Si inizierà con i trasporti pubblici e dopo averne testato l’impatto sociale si cercherà di allargarlo anche alle imprese private con la scusa che la produzione è funzionale all’interesse nazionale. Le limitazioni già sono evidenti laddove si prevede l’obbligo per le piccole sigle sindacali di indire un referendum consultivo prima di uno sciopero mentre quelle maggiori dovranno superare una soglia di rappresentatività del 50%. Se tale quota non viene raggiunta, con una rappresentatività di almeno il 20% sarà necessario ricorrere al referendum preventivo e ottenere almeno il 30% dei consensi. Inoltre per i servizi di particolare rilevanza l’adesione da parte del singolo lavoratore andrà fornita preventivamente.

La revoca dello sciopero dovrà poi essere comunicata con congruo anticipo per “eliminare i danni provocati dall’effetto annuncio”. Come a dire che il diritto di sciopero verrà praticamente cancellato.

Lo sciopero “virtuale” alla giapponese

La presa in giro operata dal testo pensato dal ministro dei Trasporti, Altero Matteoli, da quello del lavoro, l’ex socialista (!) Maurizio Sacconi e da quello della Funzione pubblica, Renato Brunetta, sta soprattutto nella geniale creazione di una nuova figura giuridica, quello dello “sciopero virtuale”. Insomma se lo sciopero indetto da determinate categorie professionali dovesse comportare la concreta impossibilità di erogare “il servizio principale ed essenziale”, i lavoratori una volta proclamato lo sciopero andrebbero comunque a lavorare (con una fascia al braccio come in Giappone) per garantire il servizio ai cittadini. Incredibile a dir poco il ragionamento fatto da Sacconi che ha spiegato che lo sciopero virtuale potrà comportare anche la trattenuta dal salario in presenza di un danno anche per la controparte, più che proporzionato alla rinuncia dei lavoratori. In tal caso se il lavoratore, pur lavorando, rinuncerà allo stipendio di quel giorno, esso non rimarrà in azienda ma il datore di lavoro dovrà versarlo maggiorato in un apposito fondo. Sarà una specie di multa che l’impresa di trasporti dovrà pagare per prendere atto dell’atteggiamento critico dei lavoratori nei riguardi della gestione aziendale.

▶ **RECORD DEL DATASET**
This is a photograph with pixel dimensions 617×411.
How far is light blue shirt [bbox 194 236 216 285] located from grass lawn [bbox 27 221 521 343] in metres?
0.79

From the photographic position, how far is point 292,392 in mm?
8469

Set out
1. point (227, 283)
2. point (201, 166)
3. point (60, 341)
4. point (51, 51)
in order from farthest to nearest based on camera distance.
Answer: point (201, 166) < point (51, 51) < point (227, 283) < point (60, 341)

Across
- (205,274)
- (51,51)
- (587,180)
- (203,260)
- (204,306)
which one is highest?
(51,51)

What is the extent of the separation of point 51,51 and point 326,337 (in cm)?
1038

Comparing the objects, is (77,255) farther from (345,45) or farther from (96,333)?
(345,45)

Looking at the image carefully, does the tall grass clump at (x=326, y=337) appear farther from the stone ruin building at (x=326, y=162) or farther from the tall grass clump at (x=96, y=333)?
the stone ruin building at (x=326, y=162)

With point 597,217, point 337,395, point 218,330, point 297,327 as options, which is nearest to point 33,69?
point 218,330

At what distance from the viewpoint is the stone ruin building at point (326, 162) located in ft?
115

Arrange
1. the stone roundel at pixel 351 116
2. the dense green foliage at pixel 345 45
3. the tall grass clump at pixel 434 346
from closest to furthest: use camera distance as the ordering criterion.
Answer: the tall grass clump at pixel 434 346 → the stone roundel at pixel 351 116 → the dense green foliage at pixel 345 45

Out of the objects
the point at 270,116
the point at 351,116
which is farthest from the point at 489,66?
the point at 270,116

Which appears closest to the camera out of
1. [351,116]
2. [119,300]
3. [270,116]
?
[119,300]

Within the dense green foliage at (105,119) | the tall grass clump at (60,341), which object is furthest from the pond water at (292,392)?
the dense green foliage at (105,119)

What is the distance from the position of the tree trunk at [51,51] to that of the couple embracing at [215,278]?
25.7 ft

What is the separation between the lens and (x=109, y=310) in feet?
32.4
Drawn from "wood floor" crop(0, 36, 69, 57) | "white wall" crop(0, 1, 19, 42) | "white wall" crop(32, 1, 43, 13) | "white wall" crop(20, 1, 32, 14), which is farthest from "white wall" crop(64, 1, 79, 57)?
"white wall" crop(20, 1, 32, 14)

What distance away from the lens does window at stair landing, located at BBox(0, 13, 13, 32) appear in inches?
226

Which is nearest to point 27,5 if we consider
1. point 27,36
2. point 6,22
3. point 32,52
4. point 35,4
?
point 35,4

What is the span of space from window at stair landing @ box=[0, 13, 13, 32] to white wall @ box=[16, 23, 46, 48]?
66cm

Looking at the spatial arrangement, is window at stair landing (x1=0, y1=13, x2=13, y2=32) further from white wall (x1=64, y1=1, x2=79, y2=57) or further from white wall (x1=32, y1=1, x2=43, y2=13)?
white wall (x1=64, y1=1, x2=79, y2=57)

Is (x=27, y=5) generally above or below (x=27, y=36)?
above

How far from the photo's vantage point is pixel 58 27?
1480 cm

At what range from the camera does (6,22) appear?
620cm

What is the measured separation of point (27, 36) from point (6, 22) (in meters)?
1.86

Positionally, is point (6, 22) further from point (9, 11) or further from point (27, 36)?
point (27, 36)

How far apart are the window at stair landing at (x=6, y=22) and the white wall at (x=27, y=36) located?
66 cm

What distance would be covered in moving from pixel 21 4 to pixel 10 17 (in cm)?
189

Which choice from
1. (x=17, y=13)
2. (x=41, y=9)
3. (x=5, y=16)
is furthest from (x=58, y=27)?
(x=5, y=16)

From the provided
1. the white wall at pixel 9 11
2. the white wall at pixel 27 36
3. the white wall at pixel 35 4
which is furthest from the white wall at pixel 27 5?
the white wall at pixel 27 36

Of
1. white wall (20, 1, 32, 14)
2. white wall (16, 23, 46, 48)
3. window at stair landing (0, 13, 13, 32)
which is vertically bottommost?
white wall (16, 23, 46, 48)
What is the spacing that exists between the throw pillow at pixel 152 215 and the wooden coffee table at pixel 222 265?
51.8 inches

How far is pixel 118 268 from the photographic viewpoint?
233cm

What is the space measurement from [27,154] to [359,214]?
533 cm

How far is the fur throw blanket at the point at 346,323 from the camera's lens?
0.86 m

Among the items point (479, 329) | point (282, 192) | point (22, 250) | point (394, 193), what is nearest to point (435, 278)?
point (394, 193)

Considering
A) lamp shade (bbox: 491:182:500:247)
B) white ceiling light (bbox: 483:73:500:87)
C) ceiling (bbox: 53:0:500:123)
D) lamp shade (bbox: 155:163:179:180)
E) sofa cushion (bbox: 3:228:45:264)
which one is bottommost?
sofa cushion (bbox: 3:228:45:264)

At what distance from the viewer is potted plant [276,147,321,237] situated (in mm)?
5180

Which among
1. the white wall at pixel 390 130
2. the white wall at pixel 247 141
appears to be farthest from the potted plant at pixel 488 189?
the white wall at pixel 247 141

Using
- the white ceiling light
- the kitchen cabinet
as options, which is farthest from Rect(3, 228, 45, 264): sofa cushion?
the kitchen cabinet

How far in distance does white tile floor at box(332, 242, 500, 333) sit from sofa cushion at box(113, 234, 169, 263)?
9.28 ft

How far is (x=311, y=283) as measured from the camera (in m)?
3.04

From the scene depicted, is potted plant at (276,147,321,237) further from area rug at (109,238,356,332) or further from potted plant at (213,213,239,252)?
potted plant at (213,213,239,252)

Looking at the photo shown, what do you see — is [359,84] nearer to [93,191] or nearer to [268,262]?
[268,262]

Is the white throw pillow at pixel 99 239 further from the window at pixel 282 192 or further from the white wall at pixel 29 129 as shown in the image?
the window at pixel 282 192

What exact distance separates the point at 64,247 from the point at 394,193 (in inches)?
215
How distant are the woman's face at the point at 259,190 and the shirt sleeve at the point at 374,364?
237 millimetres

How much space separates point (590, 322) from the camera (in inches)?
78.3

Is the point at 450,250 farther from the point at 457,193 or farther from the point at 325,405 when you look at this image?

▶ **OBIETTIVO DELL'ESERCIZIO**
Copia dal testo sul diritto di sciopero il passo che va da "La revoca dello" a "verrà praticamente cancellato.", senza alcuna modifica.

▶ **RISULTATO DEL COMPITO**
La revoca dello sciopero dovrà poi essere comunicata con congruo anticipo per “eliminare i danni provocati dall’effetto annuncio”. Come a dire che il diritto di sciopero verrà praticamente cancellato.